▸ TEKS KUTIPAN:

+++++

Dalam RUU Otsus Papua, pemerintah dapat memekarkan daerah di Papua tanpa melibatkan Majelis Rakyat Papua dan DPR Papua. Ini dinilai sebagai pelemahan keterlibatan perwakilan masyarakat dalam pengambilan kebijakan publik.
Oleh
RINI KUSTIASIH
·6 menit baca
JAKARTA, KOMPAS — Revisi Undang-Undang Otonomi Khusus Papua seharusnya menjamin penguatan representasi rakyat Papua di dalam pengambilan kebijakan lokal. Isu pelemahan Majelis Rakyat Papua dan Dewan Perwakilan Rakyat Papua harus dicegah oleh pemerintah sehingga tidak timbul kesan aspirasi warga diabaikan.
Kepala Departemen Politik dan Perubahan Sosial Centre for Strategic and International Studies (CSIS) Vidhyandika Djati Perkasa saat dihubungi, Rabu (6/1/2021), mengatakan, perhatian terhadap representasi rakyat Papua menjadi penting dalam melanjutkan Otonomi Khusus (Otsus) Papua. Sebab, hanya dengan mendengarkan aspirasi dari representasi rakyat Papua itulah dapat dikenali secara pasti yang menjadi kebutuhan dan persoalan rakyat di Papua.

+++++

▸ PERINTAH:
Lanjutkan artikel di atas tentang revisi Undang-Undang Otonomi Khusus Papua, dimulai tepat setelah kalimat terakhirnya.

▸ BARIS DATA:
+++++

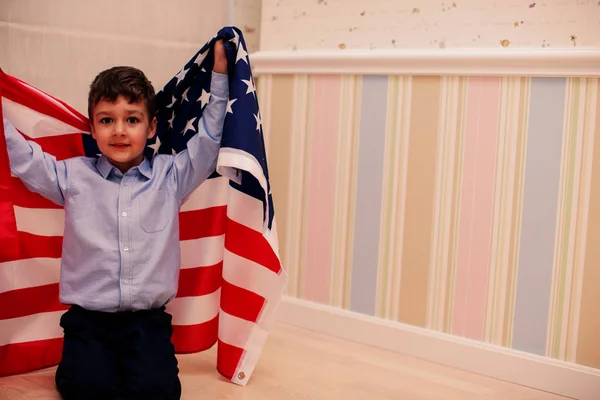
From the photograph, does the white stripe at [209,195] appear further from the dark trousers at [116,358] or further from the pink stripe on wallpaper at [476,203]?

+++++

▸ JAWABAN:
”Ada persepsi pelemahan terhadap MRP (Majelis Rakyat Papua) di tengah-tengah pembahasan Otsus Papua jilid dua. Selama ini, MRP memang lembaga kultural dan diakui sulit untuk mencari siapa yang dapat merepresentasikan Papua secara umum karena memang sangat heterogen. Berbeda dengan Aceh yang relatif homogen. Maka, mau tidak mau, MRP dan dewan adat yang perlu diperkuat dan diberi peran lebih besar untuk merepresentasikan orang Papua,” tutur Vidhyandika.
Dalam kondisi itu, pelibatan MRP ataupun Dewan Perwakilan Rakyat Papua (DPRP) dalam pengambilan kebijakan terkait otsus adalah hal yang penting. Namun, di dalam revisi UU Otsus Papua yang diusulkan oleh pemerintah, pelibatan MRP dan DPRP itu antara lain terkesan ambigu, terutama dalam pemekaran wilayah.
Setidaknya ada tiga poin penting di dalam draf Rancangan Undang-Undang (RUU) Otsus Papua yang diusulkan oleh pemerintah.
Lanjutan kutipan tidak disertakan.